Passado um tempo senti o meu corpo a ser cuidadosamente carregado para dentro de um carro, com destino ao Hospital Central de Maputo, mas nada podia fazer muito menos falar, porque eu havia desmaiado!
Mais tarde, ouvi novamente um som característico do movimento do hospital e com vozes de senhoras a questionarem “o que aconteceu com o miúdo, outra voz que se punha ser de um dos meus colegas, a responder ” foi um acidente de trabalho” novamente vozes dos funcionários do hospital a dizerem, “Levem-no para urgência por favor “.
E daí tudo parou comigo, não ouvi mais nada, era o fim da minha vida, ” já tinha morrido”…
Mas não ainda tinha mais vida, talvez o nível de desmaio era tão alto, não sei, mas já não podia me aperceber de mais nada.
Quando eram 19 horas e alguns minutos senti o braço de uma senhora no meu ombro a chamar-me dizendo “Fernando” finalmente abri a vista pela primeira vez desde as 12h, que a tragédia aconteceu, e vi uma senhora de roupa branca, era uma enfermeira!

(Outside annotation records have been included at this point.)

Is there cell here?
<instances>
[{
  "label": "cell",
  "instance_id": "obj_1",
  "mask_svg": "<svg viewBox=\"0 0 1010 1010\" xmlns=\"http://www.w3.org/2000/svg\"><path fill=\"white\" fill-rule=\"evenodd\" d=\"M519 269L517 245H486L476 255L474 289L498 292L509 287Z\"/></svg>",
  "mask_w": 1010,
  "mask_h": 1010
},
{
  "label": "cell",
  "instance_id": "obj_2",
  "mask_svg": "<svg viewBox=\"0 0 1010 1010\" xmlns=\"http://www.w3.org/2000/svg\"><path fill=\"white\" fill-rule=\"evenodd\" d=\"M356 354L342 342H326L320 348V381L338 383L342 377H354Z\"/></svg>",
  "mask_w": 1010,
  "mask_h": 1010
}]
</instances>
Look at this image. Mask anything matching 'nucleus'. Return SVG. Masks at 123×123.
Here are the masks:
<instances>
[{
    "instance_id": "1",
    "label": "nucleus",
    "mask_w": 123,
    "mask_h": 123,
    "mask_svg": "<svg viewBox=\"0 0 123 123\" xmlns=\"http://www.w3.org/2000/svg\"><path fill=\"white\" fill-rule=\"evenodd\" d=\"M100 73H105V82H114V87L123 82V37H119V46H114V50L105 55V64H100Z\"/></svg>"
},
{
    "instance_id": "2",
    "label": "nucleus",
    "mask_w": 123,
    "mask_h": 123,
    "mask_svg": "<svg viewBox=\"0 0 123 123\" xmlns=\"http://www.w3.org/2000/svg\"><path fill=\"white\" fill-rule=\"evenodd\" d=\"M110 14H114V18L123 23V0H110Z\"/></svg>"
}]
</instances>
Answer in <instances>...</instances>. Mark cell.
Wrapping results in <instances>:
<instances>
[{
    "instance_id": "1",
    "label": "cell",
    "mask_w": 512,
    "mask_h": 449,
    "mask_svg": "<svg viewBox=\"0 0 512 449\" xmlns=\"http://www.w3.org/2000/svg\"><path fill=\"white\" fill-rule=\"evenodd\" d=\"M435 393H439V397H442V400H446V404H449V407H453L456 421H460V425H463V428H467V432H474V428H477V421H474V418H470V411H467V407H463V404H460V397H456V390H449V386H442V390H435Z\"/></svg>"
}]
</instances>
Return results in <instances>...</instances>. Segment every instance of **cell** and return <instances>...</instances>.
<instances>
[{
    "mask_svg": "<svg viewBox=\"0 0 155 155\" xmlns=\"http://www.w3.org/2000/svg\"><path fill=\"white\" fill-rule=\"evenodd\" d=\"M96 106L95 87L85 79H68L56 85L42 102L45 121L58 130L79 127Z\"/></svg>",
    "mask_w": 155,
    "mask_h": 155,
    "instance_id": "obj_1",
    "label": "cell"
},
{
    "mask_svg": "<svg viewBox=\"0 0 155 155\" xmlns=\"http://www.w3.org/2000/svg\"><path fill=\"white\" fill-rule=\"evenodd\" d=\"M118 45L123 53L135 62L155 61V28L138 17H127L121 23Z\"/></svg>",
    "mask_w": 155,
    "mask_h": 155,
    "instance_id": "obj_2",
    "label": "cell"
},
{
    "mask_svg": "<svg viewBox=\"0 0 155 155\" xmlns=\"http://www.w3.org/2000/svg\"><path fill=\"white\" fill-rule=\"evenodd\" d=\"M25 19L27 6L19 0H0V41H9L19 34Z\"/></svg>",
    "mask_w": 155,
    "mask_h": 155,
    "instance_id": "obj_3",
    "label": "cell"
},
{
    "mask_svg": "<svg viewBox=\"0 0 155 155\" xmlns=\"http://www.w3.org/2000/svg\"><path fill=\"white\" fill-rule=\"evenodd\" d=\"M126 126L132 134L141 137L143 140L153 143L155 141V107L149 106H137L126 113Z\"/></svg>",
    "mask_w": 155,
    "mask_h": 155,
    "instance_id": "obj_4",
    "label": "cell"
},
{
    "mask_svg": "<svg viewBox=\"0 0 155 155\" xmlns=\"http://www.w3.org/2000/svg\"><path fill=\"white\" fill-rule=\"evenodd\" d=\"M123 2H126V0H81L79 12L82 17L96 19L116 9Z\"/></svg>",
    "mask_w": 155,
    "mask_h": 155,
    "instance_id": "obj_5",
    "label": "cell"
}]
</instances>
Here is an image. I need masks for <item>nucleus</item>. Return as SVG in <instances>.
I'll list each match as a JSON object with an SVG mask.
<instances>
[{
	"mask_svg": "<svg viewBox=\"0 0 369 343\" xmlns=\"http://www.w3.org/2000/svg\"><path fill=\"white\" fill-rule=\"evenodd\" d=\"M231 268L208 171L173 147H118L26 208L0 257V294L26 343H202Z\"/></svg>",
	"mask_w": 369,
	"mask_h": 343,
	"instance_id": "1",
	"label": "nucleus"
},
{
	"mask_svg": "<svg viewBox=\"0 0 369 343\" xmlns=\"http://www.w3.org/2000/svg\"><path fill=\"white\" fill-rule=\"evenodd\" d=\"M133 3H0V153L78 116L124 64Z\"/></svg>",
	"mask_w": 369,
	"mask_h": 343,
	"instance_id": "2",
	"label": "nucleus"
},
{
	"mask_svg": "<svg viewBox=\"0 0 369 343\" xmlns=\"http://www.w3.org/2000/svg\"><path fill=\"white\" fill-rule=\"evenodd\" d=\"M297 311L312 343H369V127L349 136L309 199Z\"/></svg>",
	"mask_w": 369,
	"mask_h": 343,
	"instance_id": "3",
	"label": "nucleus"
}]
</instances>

Quando olhei para os lados vi muitas camas e muita gente deitada cada um na sua cama, a senhora disse-me para tomar comprimidos, eu questionei a ela o que teria acontecido comigo e porque estava naquele lugar, ela explicou-me que tinha sofrido um acidente de trabalho!
Eu yeah! Meu Deus, deitei-me novamente na cama hospitalar, levantei-me para casa de banho e olhei para o espelho e vi minha cabeça quase toda coberta com um gesso, voltei para minha nova residência (o quarto do hospital).
Na manhã do dia seguinte fui levado para sala de cirurgia onde fui explicado que no acidente tinha sofrido uma vista do lado esquerdo, e uma parte da pálpebra tinha sido violentamente retirado pela força do ar que aquele tubo continha enfim, finalmente já tinha “ressuscitado”.
Importa referir que apesar de todo esforço dos profissionais de saúde que vale a pena aqui reconhecer, esses homens salvaram a minha vida.
Mas, infelizmente na cirurgia muito complexa que fui submetido onde a missão era retirar uma parte do meu corpo para repor na pálpebra porque nesse acidente o meu olho ficou totalmente exposto, uma equipa liderada por doutora Mariamo Mbochana, falhou e fui submetido a uma outra cirurgia liderado por uma equipa de médicos espanhóis que estavam no país para apoiar os médicos moçambicanos, ouvi dos próprios espanhóis que a anterior cirurgia tinha sido mal feita, sendo que a tarefa deles era de corrigir.
Portanto, esse acidente mudou do paradigma também no local do trabalho, pois depois verificou-se que naquele local nenhuma condição de segurança para o trabalho que se fazia, porque segundo as regras de segurança, nunca deveria se encher um pneu sem nenhuma estrutura de bloqueio, foi imediatamente interrompida o trabalho do género e passou-se a se realizar fora em empresas especializadas para o efeito. Portanto esse foi o dia que saí e não regressei mais a casa, e escapei por um triz!